▶ [Article]

____________________

The hot summer sun burned bright, dried up Lake Decatur, inconvenienced water users and diverted attention from other matters. Fall brought respite from drought and we were able to focus on the many changes that are brewing.
Downtown Decatur's transformation has revitalized the city's core. The lakefront evolution continues. While industries such as Caterpillar Inc. and ADM hit valleys, there is optimism that 2013 will bring better days.
On this page we review the year that was and look ahead.
The emerald ash borer, an insect City Forester Randy Callison said is “not good for anything,” moved into Macon County in the spring with confirmed captures in traps.
Native to Asia, the exotic beetle was first spotted in North America in June 2002 and first found in Illinois in 2006. As its name says, it bores into every ash tree variety, disrupts the trees’ ability to absorb water and nutrition, and the trees slowly die over the course of a few years.
Treatments are available but only about 80 percent effective.
“People who have live ash trees and want to treat them need to treat every spring,” Callison said.
If you don’t know whether you have ash trees or whether they’re affected, Callison is willing to come and look for you. Chemicals to do the treatment are readily available and you can do the job yourself, or hire someone to do it for you.
Researchers have found three species of parasitic wasps in China that are the emerald ash borers’ natural enemy and are trying some limited releases of those wasps in this country to combat the beetles. The problem is that releasing nonnative species is often more of a problem than a solution.
New legislative faces
Central Illinoisans chose to send several new faces to Washington, D.C., and Springfield in the November election.
Republican Rodney Davis of Taylorville was able to pull away from Democratic challenger David Gill of Bloomington in the new 13th Congressional District which includes Decatur, Bloomington and Springfield. Davis was a late replacement for longtime incumbent Tim Johnson who announced he would not seek re-election shortly after he won the March primary. Davis defeated Gill by 1,002 votes.

____________________

▶ [Extracted data]
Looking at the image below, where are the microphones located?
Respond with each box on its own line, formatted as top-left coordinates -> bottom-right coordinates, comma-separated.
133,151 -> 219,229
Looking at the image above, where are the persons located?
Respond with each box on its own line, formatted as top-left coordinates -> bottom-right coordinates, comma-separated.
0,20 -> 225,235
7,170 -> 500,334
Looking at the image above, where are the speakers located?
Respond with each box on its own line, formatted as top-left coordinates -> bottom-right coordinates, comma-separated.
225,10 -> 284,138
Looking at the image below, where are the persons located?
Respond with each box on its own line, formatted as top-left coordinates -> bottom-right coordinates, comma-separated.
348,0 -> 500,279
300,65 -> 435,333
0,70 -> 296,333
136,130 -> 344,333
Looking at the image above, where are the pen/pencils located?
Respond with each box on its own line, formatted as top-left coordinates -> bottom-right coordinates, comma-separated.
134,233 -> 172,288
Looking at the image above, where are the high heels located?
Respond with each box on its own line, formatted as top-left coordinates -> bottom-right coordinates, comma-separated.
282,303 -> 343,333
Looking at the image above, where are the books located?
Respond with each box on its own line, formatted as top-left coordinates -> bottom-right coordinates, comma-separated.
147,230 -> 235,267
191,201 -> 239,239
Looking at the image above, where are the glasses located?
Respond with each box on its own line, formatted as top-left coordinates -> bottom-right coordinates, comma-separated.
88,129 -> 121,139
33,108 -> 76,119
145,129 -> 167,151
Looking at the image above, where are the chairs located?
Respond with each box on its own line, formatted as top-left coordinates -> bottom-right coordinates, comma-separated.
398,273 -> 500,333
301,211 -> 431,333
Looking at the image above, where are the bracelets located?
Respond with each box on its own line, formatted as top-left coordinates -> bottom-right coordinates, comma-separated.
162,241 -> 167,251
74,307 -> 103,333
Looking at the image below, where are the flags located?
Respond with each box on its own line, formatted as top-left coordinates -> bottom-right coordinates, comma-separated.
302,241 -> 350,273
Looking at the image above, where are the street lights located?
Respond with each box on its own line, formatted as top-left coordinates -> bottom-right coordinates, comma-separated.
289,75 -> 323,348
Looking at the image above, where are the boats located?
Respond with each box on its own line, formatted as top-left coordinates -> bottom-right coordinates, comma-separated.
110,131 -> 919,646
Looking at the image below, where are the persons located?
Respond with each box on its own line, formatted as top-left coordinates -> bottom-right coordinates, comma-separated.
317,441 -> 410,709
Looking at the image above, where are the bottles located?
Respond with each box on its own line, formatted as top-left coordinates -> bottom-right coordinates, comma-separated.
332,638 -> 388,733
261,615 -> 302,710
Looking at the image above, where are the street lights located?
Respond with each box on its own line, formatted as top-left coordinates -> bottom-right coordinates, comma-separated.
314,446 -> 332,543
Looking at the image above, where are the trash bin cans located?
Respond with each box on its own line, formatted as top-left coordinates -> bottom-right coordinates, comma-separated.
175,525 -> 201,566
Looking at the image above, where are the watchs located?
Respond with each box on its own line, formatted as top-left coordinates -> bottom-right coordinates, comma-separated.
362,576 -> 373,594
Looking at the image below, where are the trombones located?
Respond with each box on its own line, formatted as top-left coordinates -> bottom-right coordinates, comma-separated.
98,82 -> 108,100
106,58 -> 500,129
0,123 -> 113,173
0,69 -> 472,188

____________________

▶ [Things to do]
1: List every person the Decatur year-in-review article names.
2: Copy everything in the Decatur year-in-review article from "The hot summer" down to "that are brewing.".

▶ [Responses by task]
1:
Randy Callison
Rodney Davis
David Gill
Tim Johnson

2:
The hot summer sun burned bright, dried up Lake Decatur, inconvenienced water users and diverted attention from other matters. Fall brought respite from drought and we were able to focus on the many changes that are brewing.